# [Text passage]

--- --- ---

Granted there are a lot of issues other than this bu I am of the opinion that if you go out and live your life as a Mason should for all to see, you will attract others that want to see what made you tick, so to speak.
You have those that go through the degrees, pay their dues, and never come to a lodge again. Is it that they are no longer interested, or did things change in their lives, or perhaps someone upset them (this happens a lot I have found out), or maybe they were just expecting something else. Or even the fact that they are using the craft for their own benifit.

I see the above things in several lodges that I have attended. I also have the following suggestions to help:
*(1) *Do a better job of invesigating the candidate. Check with neighbors, workers, and friends about his actions and dedication toward things
*(2) *When is a meeting, make it more than just a business meeting. Have a raffle, invite outside speakers (my home lodge does this quite often), make it fun. Not everything has to be so serious.
*(3) *Stay away from the "cliques". In my opinion, this is one of the largest problems with lodges today. You have the same people in groups here and over there and again over there. If a new mason sees this over a course of time, it will discourage him and has.

--- --- ---

# [Recorded information]

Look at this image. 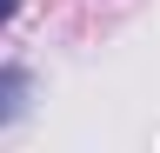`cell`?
<instances>
[{"instance_id": "2", "label": "cell", "mask_w": 160, "mask_h": 153, "mask_svg": "<svg viewBox=\"0 0 160 153\" xmlns=\"http://www.w3.org/2000/svg\"><path fill=\"white\" fill-rule=\"evenodd\" d=\"M13 7H20V0H0V27H7V20H13Z\"/></svg>"}, {"instance_id": "1", "label": "cell", "mask_w": 160, "mask_h": 153, "mask_svg": "<svg viewBox=\"0 0 160 153\" xmlns=\"http://www.w3.org/2000/svg\"><path fill=\"white\" fill-rule=\"evenodd\" d=\"M20 93H27V73H20V67H7V73H0V127L20 113Z\"/></svg>"}]
</instances>
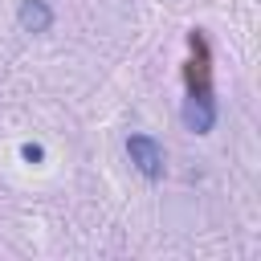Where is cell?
<instances>
[{
	"mask_svg": "<svg viewBox=\"0 0 261 261\" xmlns=\"http://www.w3.org/2000/svg\"><path fill=\"white\" fill-rule=\"evenodd\" d=\"M126 155H130V163H135V171L143 175V179H163V171H167V159H163V147L151 139V135H126Z\"/></svg>",
	"mask_w": 261,
	"mask_h": 261,
	"instance_id": "1",
	"label": "cell"
},
{
	"mask_svg": "<svg viewBox=\"0 0 261 261\" xmlns=\"http://www.w3.org/2000/svg\"><path fill=\"white\" fill-rule=\"evenodd\" d=\"M184 126H188L192 135H208V130L216 126V102H212L208 90H200V94H192V98L184 102Z\"/></svg>",
	"mask_w": 261,
	"mask_h": 261,
	"instance_id": "2",
	"label": "cell"
},
{
	"mask_svg": "<svg viewBox=\"0 0 261 261\" xmlns=\"http://www.w3.org/2000/svg\"><path fill=\"white\" fill-rule=\"evenodd\" d=\"M20 155H24L29 163H41V159H45V147H41V143H24V147H20Z\"/></svg>",
	"mask_w": 261,
	"mask_h": 261,
	"instance_id": "4",
	"label": "cell"
},
{
	"mask_svg": "<svg viewBox=\"0 0 261 261\" xmlns=\"http://www.w3.org/2000/svg\"><path fill=\"white\" fill-rule=\"evenodd\" d=\"M53 4L49 0H20V8H16V24H20V33H33V37H41V33H49L53 29Z\"/></svg>",
	"mask_w": 261,
	"mask_h": 261,
	"instance_id": "3",
	"label": "cell"
}]
</instances>
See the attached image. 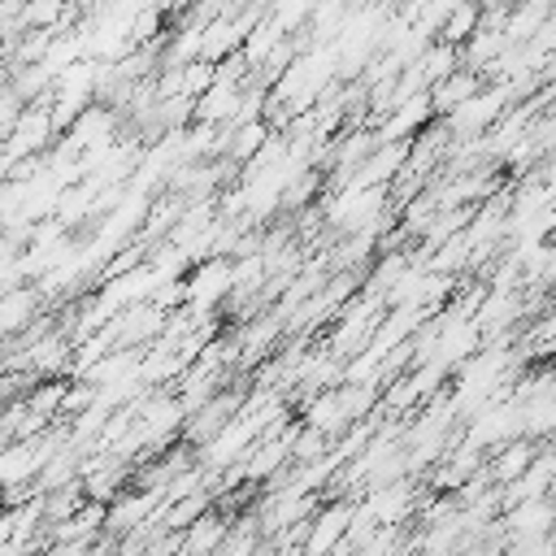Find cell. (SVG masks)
Instances as JSON below:
<instances>
[{"label":"cell","instance_id":"cell-9","mask_svg":"<svg viewBox=\"0 0 556 556\" xmlns=\"http://www.w3.org/2000/svg\"><path fill=\"white\" fill-rule=\"evenodd\" d=\"M208 513V495L204 491H195V495H187V500H174L169 504V513H165V530H187L195 517H204Z\"/></svg>","mask_w":556,"mask_h":556},{"label":"cell","instance_id":"cell-10","mask_svg":"<svg viewBox=\"0 0 556 556\" xmlns=\"http://www.w3.org/2000/svg\"><path fill=\"white\" fill-rule=\"evenodd\" d=\"M265 130H269V126H265L261 117H256V122H239V130L230 135V139H235V143H230V156H235V161L256 156V148L265 143Z\"/></svg>","mask_w":556,"mask_h":556},{"label":"cell","instance_id":"cell-6","mask_svg":"<svg viewBox=\"0 0 556 556\" xmlns=\"http://www.w3.org/2000/svg\"><path fill=\"white\" fill-rule=\"evenodd\" d=\"M226 534H230V521L217 513H204L182 530V556H213L226 543Z\"/></svg>","mask_w":556,"mask_h":556},{"label":"cell","instance_id":"cell-4","mask_svg":"<svg viewBox=\"0 0 556 556\" xmlns=\"http://www.w3.org/2000/svg\"><path fill=\"white\" fill-rule=\"evenodd\" d=\"M552 521H556V508H552L547 495H539V500H521V504L508 513V534H513V543L543 539Z\"/></svg>","mask_w":556,"mask_h":556},{"label":"cell","instance_id":"cell-3","mask_svg":"<svg viewBox=\"0 0 556 556\" xmlns=\"http://www.w3.org/2000/svg\"><path fill=\"white\" fill-rule=\"evenodd\" d=\"M348 521H352V513L343 504L321 508L317 521H313V530H308V539H304V556H334L339 543H343V534H348Z\"/></svg>","mask_w":556,"mask_h":556},{"label":"cell","instance_id":"cell-5","mask_svg":"<svg viewBox=\"0 0 556 556\" xmlns=\"http://www.w3.org/2000/svg\"><path fill=\"white\" fill-rule=\"evenodd\" d=\"M478 87H482V74H478V70H452V74H447L443 83H434L426 96H430V109H434V113H452V109H460L465 100H473Z\"/></svg>","mask_w":556,"mask_h":556},{"label":"cell","instance_id":"cell-2","mask_svg":"<svg viewBox=\"0 0 556 556\" xmlns=\"http://www.w3.org/2000/svg\"><path fill=\"white\" fill-rule=\"evenodd\" d=\"M39 304H43L39 287H26V282H22V287L0 291V339H13V334H22V330H30Z\"/></svg>","mask_w":556,"mask_h":556},{"label":"cell","instance_id":"cell-8","mask_svg":"<svg viewBox=\"0 0 556 556\" xmlns=\"http://www.w3.org/2000/svg\"><path fill=\"white\" fill-rule=\"evenodd\" d=\"M495 113H500V91H495V96H482V91H478L473 100H465L460 109H452L447 122H452V130H460V135H482Z\"/></svg>","mask_w":556,"mask_h":556},{"label":"cell","instance_id":"cell-1","mask_svg":"<svg viewBox=\"0 0 556 556\" xmlns=\"http://www.w3.org/2000/svg\"><path fill=\"white\" fill-rule=\"evenodd\" d=\"M48 104H52V100H43V104H26V109L13 117V126L4 130L0 152H4L9 165H22V161L43 156L48 143L56 139V126H52V109H48Z\"/></svg>","mask_w":556,"mask_h":556},{"label":"cell","instance_id":"cell-7","mask_svg":"<svg viewBox=\"0 0 556 556\" xmlns=\"http://www.w3.org/2000/svg\"><path fill=\"white\" fill-rule=\"evenodd\" d=\"M530 460H534V447H530V439H517V443H508V447H500V452L491 456L486 473H491V482L508 486V482H517V478L530 469Z\"/></svg>","mask_w":556,"mask_h":556}]
</instances>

--- --- ---

# [Requests]
(1) According to the forum post about Masonic lodges, what does the writer's home lodge do quite often?
(2) Repeat the forum post about Masonic lodges from "You have those" up to and including "their own benifit.".
(3) Explain why the forum post about Masonic lodges advises staying away from the "cliques".

# [Answer list]
(1) It invites outside speakers.

(2)
You have those that go through the degrees, pay their dues, and never come to a lodge again. Is it that they are no longer interested, or did things change in their lives, or perhaps someone upset them (this happens a lot I have found out), or maybe they were just expecting something else. Or even the fact that they are using the craft for their own benifit.

(3) The writer considers cliques one of the largest problems with lodges today. When a new mason sees the same people in separate groups over time, it discourages him.